[Task directions]
Count the lines in the records below that contain the string "dirt", treating uppercase and lowercase as different, and give only the number.

[Records for the task]
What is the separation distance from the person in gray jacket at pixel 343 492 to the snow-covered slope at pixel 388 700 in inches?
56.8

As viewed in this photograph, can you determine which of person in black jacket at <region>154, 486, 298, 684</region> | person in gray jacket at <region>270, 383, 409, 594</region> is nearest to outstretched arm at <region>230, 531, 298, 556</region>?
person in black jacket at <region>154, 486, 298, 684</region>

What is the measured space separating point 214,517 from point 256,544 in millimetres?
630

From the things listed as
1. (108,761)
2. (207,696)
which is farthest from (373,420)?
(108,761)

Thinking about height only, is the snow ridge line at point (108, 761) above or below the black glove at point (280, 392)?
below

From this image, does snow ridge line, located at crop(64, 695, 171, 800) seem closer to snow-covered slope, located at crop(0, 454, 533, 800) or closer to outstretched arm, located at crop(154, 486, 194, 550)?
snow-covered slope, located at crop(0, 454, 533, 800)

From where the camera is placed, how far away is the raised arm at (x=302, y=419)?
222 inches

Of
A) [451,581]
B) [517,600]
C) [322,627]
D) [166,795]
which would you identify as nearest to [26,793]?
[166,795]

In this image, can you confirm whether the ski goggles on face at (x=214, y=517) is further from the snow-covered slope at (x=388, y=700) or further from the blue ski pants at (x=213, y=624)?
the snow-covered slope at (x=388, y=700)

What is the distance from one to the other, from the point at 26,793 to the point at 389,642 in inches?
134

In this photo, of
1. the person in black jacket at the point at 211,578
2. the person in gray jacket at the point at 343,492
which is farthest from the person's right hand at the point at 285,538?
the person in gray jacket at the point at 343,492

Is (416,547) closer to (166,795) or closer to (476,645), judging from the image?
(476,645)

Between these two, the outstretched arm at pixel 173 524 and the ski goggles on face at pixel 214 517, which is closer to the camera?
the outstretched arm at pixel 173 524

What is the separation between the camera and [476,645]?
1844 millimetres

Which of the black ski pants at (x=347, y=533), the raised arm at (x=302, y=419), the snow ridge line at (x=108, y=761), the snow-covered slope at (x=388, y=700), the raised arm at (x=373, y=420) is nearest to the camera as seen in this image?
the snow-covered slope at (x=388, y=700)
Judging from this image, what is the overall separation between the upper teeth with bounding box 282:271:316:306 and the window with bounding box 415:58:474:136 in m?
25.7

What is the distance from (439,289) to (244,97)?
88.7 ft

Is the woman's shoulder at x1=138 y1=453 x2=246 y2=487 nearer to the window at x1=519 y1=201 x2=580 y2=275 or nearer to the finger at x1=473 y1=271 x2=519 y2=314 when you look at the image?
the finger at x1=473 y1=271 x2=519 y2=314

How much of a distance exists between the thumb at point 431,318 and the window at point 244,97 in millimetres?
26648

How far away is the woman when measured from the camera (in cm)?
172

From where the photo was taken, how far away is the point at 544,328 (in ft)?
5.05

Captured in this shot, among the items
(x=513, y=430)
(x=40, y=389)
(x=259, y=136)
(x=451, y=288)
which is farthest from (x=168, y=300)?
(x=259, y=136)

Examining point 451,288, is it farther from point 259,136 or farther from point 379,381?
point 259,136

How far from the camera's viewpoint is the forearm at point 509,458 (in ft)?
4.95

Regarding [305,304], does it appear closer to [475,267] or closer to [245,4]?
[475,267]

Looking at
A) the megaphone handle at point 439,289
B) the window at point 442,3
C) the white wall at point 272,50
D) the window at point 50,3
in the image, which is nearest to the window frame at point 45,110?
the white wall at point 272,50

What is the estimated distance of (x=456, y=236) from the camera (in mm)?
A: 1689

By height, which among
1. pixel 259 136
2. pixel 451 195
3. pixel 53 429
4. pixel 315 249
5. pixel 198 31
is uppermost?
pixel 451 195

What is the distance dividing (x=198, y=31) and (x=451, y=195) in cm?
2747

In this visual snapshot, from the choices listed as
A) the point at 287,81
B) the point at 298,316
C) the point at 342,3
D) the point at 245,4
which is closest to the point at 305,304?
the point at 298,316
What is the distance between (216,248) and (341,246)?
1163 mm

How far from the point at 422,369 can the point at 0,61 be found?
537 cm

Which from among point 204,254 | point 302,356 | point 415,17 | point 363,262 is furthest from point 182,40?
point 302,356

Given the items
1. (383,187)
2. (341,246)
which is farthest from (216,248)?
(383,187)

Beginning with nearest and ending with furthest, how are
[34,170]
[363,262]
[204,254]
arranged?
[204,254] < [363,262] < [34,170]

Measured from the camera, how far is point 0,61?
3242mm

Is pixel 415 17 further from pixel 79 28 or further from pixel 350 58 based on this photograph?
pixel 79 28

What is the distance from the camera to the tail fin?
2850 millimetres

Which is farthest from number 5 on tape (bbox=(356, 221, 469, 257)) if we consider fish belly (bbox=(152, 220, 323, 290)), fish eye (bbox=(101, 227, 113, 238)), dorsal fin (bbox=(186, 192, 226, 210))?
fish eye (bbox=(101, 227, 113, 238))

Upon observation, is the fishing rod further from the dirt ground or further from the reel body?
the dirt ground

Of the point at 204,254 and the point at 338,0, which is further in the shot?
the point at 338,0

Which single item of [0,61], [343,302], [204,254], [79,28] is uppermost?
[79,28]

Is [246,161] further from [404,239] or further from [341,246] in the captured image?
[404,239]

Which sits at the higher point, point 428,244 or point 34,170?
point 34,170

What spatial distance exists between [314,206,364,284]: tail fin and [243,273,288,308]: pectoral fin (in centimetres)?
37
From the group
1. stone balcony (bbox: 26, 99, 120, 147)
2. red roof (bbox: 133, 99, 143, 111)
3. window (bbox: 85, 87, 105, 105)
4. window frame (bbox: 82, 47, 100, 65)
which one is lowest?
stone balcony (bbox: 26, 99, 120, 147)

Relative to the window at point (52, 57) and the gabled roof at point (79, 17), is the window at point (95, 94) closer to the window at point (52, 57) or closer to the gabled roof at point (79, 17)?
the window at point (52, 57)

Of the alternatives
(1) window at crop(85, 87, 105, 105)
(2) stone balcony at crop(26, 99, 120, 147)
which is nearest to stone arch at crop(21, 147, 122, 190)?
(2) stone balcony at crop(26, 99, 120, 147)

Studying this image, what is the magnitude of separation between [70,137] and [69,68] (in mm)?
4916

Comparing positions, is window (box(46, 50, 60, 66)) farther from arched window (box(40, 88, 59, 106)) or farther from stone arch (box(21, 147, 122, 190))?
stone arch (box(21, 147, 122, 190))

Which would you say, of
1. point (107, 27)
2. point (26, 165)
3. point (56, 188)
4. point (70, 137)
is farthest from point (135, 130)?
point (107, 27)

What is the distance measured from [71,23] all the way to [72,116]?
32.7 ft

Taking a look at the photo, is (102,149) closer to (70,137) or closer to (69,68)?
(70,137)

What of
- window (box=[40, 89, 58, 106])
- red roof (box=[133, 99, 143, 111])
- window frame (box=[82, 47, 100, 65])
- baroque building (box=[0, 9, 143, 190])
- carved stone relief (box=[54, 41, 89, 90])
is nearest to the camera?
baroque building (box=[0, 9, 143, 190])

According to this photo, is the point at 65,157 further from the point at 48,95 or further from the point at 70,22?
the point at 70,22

==

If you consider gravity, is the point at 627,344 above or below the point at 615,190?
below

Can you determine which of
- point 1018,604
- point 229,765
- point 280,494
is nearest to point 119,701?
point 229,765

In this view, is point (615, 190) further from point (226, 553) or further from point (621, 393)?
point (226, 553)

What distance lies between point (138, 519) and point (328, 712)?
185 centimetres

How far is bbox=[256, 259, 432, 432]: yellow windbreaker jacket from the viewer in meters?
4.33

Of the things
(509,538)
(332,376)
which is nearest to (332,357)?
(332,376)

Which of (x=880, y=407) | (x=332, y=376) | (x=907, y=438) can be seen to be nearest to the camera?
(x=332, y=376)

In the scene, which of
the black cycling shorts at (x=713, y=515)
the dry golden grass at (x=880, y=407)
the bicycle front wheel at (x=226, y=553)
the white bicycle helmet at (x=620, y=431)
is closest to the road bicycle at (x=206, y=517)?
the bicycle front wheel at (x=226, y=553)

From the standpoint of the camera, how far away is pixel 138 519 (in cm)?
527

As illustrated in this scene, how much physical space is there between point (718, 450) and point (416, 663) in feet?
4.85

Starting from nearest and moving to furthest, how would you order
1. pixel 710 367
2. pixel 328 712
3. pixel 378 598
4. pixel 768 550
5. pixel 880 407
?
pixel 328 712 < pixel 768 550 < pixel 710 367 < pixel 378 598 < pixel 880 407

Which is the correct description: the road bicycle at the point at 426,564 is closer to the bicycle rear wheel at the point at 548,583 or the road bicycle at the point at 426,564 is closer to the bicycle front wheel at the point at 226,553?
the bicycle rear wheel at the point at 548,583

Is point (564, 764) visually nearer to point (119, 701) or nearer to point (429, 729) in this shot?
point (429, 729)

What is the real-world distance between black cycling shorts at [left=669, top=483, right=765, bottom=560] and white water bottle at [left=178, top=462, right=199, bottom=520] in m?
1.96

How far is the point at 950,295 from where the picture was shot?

---

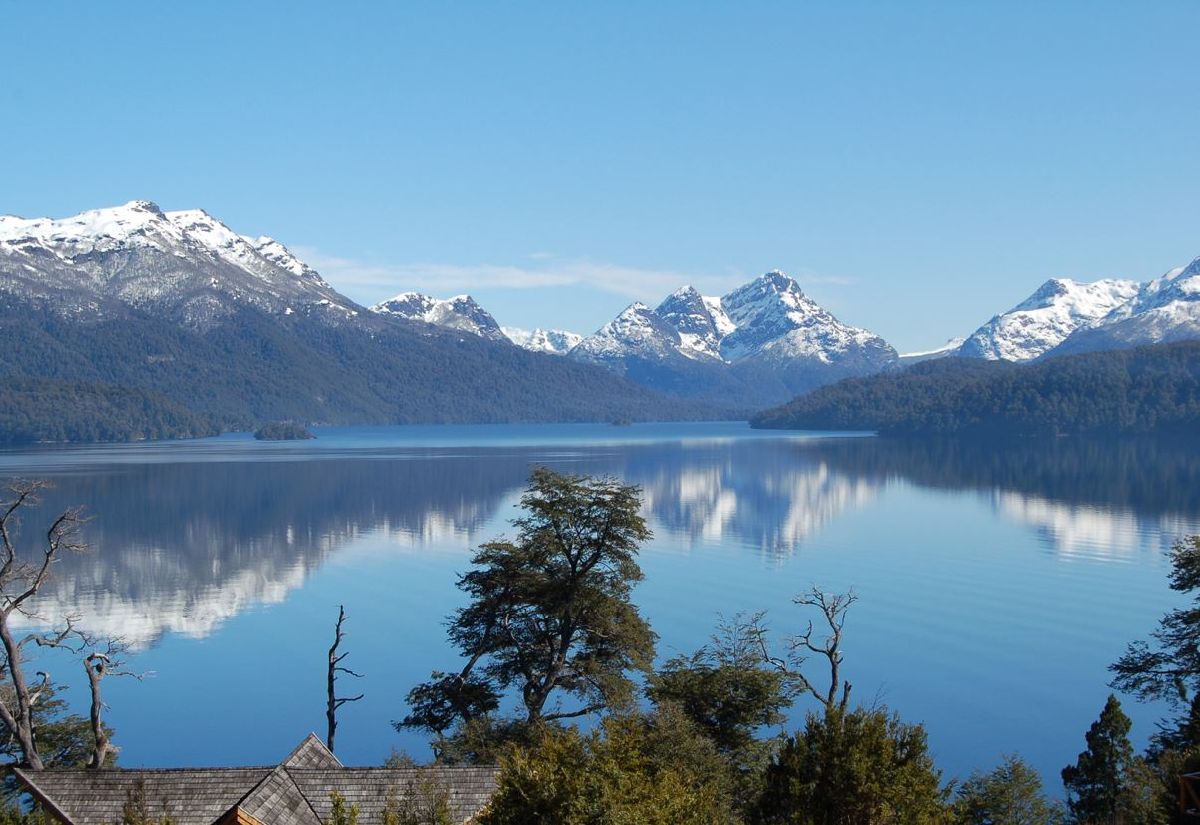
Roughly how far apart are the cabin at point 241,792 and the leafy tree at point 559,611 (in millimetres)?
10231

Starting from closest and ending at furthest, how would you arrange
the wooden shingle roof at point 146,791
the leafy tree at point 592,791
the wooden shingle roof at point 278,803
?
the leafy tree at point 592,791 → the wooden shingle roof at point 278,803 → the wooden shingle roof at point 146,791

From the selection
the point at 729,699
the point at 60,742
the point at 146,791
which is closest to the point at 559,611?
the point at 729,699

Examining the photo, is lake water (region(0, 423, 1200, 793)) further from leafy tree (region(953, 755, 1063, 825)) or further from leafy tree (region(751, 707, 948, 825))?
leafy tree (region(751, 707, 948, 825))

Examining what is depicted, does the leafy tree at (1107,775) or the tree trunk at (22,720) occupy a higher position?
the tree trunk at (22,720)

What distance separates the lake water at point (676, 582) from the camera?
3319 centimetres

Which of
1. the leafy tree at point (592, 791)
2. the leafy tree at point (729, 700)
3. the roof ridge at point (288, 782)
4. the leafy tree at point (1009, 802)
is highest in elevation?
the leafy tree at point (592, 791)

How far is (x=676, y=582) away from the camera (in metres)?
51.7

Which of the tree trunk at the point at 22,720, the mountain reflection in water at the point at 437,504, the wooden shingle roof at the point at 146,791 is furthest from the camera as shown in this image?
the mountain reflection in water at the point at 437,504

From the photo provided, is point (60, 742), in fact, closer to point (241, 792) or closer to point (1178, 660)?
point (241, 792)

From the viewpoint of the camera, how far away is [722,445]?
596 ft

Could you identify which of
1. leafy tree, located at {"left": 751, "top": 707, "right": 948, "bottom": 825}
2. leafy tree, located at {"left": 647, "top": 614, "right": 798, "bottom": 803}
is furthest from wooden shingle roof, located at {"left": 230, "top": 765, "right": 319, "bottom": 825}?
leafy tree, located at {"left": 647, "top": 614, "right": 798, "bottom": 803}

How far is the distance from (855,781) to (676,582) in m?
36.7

[Correct output]
2